Is there a relationship between honey and some components of computers? The immediate answer that tongues would suggest without thought is no. However, what seems strange and illogical has been realized at Washington State University, where university engineers demonstrated a method to use honey in creating components for neuromorphic computers—systems designed to mimic the neurons and synapses found in the human brain. In a study published on April 5 in the journal "Applied Science," researchers showed that honey can be used to make a "memristor," a component similar to a transistor that can not only process data but also store it in memory.
Feng Zhao, an associate professor in the College of Engineering and Computer Science at Washington State University and co-author of the study, stated in a report published on the university's website alongside the study: "This is a very small device with a simple structure, but it has very similar functions to human neurons. This means that if we can integrate millions or billions of honey memristors together, they could be turned into a neuromorphic system that works much like the human brain."
The "honey memristor" was developed by Brandon Soyka, the lead researcher of the study, by processing honey into a solid form and placing it between metallic electrodes, making its structure similar to human synapses. They then tested the memristor's ability to simulate synaptic function with high switching speeds of 100 and 500 nanoseconds, respectively. The memristor also simulated synaptic functions known as spike-timing-dependent plasticity and rate-dependent plasticity, which are responsible for learning processes in the human brain and retaining new information in neurons.

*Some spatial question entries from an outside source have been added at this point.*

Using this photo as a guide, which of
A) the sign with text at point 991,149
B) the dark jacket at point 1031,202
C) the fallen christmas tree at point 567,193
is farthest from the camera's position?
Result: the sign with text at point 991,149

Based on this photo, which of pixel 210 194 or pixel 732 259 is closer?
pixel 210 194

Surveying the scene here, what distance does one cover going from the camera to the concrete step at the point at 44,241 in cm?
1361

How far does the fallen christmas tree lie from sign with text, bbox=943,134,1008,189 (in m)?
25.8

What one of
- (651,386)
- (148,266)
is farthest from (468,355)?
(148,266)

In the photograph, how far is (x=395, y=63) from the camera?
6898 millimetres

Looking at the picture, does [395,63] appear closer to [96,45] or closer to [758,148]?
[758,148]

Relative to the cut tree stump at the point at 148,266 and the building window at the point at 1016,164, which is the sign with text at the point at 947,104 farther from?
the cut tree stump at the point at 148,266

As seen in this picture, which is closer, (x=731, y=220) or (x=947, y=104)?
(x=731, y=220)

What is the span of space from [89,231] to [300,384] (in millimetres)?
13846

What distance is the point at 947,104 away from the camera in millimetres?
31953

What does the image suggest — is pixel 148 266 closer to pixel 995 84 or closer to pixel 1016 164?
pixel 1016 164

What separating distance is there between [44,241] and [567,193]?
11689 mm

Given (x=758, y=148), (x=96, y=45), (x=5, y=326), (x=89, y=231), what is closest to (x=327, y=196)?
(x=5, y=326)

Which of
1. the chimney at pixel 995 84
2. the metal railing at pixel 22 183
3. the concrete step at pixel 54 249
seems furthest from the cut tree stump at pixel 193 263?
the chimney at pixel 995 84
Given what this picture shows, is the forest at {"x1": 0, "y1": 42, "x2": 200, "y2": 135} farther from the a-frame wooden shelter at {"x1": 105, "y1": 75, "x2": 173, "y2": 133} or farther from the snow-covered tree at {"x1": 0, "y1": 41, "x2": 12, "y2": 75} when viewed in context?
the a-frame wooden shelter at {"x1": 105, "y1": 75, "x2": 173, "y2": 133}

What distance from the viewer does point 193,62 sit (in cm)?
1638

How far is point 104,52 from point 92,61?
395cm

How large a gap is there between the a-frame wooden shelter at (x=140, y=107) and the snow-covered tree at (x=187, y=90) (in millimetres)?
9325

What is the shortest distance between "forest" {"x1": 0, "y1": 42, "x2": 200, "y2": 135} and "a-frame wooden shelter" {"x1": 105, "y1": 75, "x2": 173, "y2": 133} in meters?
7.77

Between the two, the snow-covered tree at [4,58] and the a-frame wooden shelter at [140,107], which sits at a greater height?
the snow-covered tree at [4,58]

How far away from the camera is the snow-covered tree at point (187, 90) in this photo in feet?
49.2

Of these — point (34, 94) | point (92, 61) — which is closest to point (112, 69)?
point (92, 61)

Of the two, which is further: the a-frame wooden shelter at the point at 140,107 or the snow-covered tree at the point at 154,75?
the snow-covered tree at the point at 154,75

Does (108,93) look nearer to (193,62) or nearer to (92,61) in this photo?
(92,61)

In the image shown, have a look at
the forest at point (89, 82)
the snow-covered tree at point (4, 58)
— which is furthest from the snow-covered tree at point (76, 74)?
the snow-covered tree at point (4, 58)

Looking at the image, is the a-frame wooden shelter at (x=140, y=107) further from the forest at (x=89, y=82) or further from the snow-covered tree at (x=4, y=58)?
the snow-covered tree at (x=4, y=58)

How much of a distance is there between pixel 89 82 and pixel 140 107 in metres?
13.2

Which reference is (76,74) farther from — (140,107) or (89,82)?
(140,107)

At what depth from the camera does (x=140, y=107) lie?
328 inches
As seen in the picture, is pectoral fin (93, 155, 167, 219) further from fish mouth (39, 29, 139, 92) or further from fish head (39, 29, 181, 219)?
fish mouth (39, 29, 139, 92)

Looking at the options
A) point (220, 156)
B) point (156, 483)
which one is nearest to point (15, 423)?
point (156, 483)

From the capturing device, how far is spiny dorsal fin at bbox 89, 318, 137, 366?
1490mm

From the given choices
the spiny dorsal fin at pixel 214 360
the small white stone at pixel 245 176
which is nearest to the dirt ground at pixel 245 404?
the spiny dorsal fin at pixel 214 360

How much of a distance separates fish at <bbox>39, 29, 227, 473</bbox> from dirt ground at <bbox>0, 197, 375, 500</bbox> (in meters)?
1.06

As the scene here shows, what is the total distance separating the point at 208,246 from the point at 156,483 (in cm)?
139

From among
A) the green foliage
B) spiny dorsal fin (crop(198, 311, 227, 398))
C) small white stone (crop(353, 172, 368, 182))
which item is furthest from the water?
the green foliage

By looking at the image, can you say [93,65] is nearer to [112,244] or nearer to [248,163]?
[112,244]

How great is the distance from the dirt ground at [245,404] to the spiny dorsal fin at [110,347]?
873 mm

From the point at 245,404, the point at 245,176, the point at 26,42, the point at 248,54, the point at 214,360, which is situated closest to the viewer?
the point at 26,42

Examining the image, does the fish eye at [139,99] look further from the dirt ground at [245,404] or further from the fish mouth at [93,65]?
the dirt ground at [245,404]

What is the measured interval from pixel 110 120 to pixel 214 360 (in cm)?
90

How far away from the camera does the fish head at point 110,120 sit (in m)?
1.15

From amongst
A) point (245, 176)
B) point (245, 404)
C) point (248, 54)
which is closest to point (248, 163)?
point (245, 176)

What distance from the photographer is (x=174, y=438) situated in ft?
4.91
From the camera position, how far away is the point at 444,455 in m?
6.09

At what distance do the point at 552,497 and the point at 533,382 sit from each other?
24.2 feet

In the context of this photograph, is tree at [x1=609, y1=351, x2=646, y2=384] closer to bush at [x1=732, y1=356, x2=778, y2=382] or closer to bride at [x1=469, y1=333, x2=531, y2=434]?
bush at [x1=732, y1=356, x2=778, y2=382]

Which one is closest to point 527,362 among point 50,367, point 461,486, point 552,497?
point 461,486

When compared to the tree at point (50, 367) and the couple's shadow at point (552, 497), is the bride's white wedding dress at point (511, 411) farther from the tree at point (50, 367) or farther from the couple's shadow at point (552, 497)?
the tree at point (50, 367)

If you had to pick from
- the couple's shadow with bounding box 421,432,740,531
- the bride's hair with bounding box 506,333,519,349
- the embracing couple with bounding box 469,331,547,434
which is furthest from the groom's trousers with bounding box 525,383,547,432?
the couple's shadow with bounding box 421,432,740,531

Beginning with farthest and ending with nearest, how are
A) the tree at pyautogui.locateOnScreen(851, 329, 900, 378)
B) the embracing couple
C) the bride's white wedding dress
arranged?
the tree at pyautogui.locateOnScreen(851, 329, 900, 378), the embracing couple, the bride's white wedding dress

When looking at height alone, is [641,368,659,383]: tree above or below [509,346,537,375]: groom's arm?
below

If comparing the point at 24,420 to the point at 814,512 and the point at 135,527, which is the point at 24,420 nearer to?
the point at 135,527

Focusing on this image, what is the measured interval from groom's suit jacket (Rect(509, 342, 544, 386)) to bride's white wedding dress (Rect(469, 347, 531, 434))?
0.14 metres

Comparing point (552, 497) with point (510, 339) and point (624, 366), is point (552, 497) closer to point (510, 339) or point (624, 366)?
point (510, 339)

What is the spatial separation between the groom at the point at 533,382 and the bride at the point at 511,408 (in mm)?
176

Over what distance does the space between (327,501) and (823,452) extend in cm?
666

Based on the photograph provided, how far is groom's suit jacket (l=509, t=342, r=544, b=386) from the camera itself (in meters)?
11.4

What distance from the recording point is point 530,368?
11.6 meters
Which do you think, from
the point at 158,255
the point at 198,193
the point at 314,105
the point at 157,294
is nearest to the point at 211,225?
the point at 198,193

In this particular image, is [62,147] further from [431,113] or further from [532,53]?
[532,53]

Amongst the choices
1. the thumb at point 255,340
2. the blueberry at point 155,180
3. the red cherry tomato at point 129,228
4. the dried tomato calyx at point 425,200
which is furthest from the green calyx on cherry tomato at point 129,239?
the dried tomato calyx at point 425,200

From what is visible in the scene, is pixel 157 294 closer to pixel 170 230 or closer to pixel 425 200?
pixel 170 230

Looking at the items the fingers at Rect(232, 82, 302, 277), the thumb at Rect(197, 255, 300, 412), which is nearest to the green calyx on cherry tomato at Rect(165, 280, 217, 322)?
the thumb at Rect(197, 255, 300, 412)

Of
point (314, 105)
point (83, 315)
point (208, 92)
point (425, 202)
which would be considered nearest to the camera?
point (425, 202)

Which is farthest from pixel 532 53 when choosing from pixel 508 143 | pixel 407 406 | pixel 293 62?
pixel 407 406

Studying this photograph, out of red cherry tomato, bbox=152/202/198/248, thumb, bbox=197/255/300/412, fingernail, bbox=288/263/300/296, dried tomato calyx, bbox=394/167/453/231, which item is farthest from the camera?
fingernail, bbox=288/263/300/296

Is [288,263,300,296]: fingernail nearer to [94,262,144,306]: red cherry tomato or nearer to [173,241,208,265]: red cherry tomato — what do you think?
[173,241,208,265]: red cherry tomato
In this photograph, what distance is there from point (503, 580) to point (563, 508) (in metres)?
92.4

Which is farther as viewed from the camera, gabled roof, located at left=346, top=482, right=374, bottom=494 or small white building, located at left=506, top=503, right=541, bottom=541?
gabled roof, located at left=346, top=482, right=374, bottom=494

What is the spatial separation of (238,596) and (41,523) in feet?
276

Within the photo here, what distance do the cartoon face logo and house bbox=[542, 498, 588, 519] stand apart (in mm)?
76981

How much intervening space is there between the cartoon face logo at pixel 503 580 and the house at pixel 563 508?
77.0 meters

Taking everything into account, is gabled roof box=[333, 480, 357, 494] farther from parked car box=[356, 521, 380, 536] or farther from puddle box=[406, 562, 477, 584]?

Engineers at Washington State University created honey memristors on a small scale, about the size of a human hair, and the research team led by Zhao plans to develop it on a nanoscale, about 1/1000 of a human hair, and assemble millions or even billions together to create a complete neuromorphic computing system. Currently, traditional computer systems rely on what is called Von Neumann architecture, named after its creator, which incorporates input, usually from a keyboard and mouse, and output, such as a screen, and also includes a central processing unit and memory storage.
Zhao explains that transferring data through all these mechanisms from input to processing to memory to output requires a significant amount of energy compared to the human brain. For example, the supercomputer Fugaku uses over 28 megawatts, which is almost equivalent to 28 million watts to operate, while the brain uses only about 10 to 20 watts. The human brain contains more than 100 billion neurons with over 1000 trillion synaptic connections between them, and each neuron can process and store data, making the brain more efficient than a traditional computer. Developers of neuromorphic computing systems aim to mimic this structure.